Produce an exact copy of the lines from the line that contains "What is the distance" to the end of the listing below.

+++ Provided data +++

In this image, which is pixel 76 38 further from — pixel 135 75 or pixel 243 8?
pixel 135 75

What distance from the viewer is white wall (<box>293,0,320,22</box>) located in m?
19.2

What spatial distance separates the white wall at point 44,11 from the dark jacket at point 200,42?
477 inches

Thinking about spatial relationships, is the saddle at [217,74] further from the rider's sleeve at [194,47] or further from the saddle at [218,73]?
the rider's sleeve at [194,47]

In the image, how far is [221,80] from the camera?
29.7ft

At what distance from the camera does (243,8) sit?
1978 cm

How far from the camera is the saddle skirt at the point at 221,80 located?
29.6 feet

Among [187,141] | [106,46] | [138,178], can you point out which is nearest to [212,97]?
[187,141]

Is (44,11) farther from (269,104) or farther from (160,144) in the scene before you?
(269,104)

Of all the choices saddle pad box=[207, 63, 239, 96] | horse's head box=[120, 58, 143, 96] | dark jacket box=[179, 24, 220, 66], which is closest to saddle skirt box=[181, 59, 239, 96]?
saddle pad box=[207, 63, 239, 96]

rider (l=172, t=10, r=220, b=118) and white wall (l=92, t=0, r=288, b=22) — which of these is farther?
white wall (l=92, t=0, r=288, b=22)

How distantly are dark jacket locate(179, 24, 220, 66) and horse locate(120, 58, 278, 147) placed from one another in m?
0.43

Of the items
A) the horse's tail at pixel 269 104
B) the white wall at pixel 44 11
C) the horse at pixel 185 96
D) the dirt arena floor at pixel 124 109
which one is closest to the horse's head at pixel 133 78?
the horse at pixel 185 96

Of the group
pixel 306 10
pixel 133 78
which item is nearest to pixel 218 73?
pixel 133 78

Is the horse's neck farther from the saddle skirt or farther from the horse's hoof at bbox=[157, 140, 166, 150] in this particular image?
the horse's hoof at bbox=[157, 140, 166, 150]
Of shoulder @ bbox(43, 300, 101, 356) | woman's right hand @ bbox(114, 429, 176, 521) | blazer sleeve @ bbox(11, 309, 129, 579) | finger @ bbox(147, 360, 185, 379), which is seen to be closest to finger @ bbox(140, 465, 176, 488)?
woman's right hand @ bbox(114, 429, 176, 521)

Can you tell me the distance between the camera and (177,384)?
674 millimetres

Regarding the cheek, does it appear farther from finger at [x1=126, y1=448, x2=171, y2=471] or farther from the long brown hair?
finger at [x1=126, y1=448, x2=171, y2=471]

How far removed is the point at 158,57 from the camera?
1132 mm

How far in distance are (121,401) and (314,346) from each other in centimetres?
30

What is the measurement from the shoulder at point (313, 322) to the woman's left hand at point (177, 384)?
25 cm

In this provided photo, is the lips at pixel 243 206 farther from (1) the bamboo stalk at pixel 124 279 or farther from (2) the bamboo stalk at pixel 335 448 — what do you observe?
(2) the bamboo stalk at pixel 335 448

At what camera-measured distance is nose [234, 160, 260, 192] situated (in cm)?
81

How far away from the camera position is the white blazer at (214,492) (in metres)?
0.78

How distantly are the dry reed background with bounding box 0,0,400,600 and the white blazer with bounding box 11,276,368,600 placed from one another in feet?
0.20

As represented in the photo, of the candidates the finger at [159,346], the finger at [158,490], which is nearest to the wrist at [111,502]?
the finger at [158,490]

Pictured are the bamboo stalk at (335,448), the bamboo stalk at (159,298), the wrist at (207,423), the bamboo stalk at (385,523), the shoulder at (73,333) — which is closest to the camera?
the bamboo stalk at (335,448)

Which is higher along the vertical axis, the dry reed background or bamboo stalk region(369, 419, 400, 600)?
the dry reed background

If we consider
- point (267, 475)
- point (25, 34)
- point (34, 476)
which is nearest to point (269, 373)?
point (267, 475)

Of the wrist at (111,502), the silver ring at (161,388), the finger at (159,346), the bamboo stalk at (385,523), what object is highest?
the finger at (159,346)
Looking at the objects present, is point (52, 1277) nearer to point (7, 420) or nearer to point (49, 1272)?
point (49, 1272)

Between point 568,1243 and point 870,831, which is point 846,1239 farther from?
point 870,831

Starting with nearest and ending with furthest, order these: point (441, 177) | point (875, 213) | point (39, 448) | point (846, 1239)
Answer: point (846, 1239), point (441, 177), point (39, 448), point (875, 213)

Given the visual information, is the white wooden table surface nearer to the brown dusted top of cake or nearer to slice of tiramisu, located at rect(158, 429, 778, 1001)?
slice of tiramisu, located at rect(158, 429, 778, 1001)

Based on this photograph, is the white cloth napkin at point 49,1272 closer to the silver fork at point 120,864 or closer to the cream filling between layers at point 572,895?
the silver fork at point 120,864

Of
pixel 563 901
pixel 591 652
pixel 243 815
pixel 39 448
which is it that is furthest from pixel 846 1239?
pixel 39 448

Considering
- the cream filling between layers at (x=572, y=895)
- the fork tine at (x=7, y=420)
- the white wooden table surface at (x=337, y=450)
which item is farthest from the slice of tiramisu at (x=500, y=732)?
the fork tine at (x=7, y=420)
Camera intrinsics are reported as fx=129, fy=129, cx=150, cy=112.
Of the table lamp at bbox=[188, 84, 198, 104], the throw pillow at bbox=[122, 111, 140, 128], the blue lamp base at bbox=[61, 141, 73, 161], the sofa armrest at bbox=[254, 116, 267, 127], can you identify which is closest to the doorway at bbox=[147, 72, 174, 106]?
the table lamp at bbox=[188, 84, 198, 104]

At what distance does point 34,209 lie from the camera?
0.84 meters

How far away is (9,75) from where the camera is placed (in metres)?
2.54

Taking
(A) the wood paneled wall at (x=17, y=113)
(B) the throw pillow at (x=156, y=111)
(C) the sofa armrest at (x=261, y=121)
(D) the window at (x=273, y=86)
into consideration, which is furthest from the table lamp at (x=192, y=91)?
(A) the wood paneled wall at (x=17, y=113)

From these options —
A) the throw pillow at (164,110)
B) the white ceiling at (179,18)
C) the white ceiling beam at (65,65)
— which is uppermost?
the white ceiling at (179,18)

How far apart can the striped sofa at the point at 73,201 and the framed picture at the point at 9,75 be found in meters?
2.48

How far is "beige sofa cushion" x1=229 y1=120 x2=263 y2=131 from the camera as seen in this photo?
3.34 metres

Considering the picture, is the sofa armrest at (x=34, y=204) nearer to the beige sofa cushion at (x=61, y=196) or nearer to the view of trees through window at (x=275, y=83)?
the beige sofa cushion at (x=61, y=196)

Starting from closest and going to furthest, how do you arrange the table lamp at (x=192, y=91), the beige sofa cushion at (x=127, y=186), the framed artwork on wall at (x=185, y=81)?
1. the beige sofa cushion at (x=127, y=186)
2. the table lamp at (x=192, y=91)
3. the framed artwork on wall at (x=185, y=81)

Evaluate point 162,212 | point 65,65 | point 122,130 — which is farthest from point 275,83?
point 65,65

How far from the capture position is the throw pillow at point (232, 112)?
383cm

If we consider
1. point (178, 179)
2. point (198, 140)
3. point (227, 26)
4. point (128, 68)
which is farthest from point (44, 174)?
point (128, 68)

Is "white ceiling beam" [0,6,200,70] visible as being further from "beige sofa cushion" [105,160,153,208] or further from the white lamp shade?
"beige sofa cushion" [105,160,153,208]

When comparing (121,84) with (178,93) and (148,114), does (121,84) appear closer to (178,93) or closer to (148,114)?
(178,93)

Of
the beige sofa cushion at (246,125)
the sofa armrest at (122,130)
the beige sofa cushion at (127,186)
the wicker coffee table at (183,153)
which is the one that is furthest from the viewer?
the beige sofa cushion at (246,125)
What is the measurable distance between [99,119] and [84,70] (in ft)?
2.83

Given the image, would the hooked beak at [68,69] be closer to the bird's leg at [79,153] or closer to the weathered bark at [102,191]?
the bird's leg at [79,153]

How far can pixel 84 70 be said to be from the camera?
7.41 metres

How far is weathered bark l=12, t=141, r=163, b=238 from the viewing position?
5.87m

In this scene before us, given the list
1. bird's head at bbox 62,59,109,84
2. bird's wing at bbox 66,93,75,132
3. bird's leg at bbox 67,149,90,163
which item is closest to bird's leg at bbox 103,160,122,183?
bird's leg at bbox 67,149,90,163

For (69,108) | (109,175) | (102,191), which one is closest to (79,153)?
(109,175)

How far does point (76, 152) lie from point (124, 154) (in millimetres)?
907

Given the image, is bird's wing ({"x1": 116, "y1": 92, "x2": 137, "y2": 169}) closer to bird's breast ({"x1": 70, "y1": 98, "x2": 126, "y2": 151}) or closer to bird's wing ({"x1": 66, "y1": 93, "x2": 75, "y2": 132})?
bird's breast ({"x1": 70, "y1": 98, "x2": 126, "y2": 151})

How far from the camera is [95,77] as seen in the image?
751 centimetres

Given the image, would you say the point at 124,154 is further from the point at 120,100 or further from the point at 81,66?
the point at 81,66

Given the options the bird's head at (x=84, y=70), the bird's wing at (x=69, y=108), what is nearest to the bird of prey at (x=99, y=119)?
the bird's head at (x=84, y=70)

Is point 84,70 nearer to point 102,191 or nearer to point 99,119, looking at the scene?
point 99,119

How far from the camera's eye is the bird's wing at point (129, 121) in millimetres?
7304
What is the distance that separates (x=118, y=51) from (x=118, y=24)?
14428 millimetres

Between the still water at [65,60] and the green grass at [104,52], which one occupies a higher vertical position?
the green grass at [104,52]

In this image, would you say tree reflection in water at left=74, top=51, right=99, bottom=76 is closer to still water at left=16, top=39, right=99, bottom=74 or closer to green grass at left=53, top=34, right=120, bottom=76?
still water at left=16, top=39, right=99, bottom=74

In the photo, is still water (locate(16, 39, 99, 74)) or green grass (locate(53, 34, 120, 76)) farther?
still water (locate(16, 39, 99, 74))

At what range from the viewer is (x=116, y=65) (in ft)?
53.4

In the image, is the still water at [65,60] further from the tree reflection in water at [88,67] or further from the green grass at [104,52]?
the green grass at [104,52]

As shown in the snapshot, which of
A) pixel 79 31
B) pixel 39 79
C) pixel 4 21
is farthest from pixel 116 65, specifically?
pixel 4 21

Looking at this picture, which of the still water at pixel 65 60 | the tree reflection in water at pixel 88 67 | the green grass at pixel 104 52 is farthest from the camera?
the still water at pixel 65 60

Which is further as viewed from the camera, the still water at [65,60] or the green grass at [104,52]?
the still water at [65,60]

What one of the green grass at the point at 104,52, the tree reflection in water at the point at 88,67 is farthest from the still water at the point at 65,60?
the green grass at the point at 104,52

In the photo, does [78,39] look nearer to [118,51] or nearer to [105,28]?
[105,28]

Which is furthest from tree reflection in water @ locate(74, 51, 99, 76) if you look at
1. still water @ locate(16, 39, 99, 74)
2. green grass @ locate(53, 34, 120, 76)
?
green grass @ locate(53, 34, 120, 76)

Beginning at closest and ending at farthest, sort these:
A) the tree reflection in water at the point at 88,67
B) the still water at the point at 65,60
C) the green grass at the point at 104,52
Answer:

+++

Solution to this task:
What is the distance that separates (x=118, y=51) from (x=118, y=24)?
14428 millimetres

Between the still water at [65,60] and the green grass at [104,52], which one occupies a higher vertical position?
the green grass at [104,52]

In this image, would you say tree reflection in water at left=74, top=51, right=99, bottom=76 is closer to still water at left=16, top=39, right=99, bottom=74 or closer to green grass at left=53, top=34, right=120, bottom=76?
still water at left=16, top=39, right=99, bottom=74

In the photo, is still water (locate(16, 39, 99, 74)) or green grass (locate(53, 34, 120, 76)) farther?
still water (locate(16, 39, 99, 74))

At what range from the viewer is (x=116, y=65) (in ft)?
53.4

In the image, is the still water at [65,60] further from the tree reflection in water at [88,67] or further from the green grass at [104,52]?
the green grass at [104,52]

As shown in the snapshot, which of
A) pixel 79 31
B) pixel 39 79
C) pixel 4 21
is farthest from pixel 116 65, specifically?
pixel 4 21

Looking at this picture, which of the still water at pixel 65 60 | the tree reflection in water at pixel 88 67 | the green grass at pixel 104 52 is farthest from the camera?
the still water at pixel 65 60

Which is further as viewed from the camera, the still water at [65,60] or the green grass at [104,52]?
the still water at [65,60]

What one of the green grass at the point at 104,52, the tree reflection in water at the point at 88,67 is farthest from the still water at the point at 65,60?
the green grass at the point at 104,52

In the photo, does [78,39] look nearer to [118,51] or nearer to [105,28]?
[105,28]

Which is furthest from tree reflection in water @ locate(74, 51, 99, 76) if you look at
1. still water @ locate(16, 39, 99, 74)
2. green grass @ locate(53, 34, 120, 76)
?
green grass @ locate(53, 34, 120, 76)

Beginning at closest and ending at farthest, sort these:
A) the tree reflection in water at the point at 88,67
B) the still water at the point at 65,60
C) the green grass at the point at 104,52
Answer:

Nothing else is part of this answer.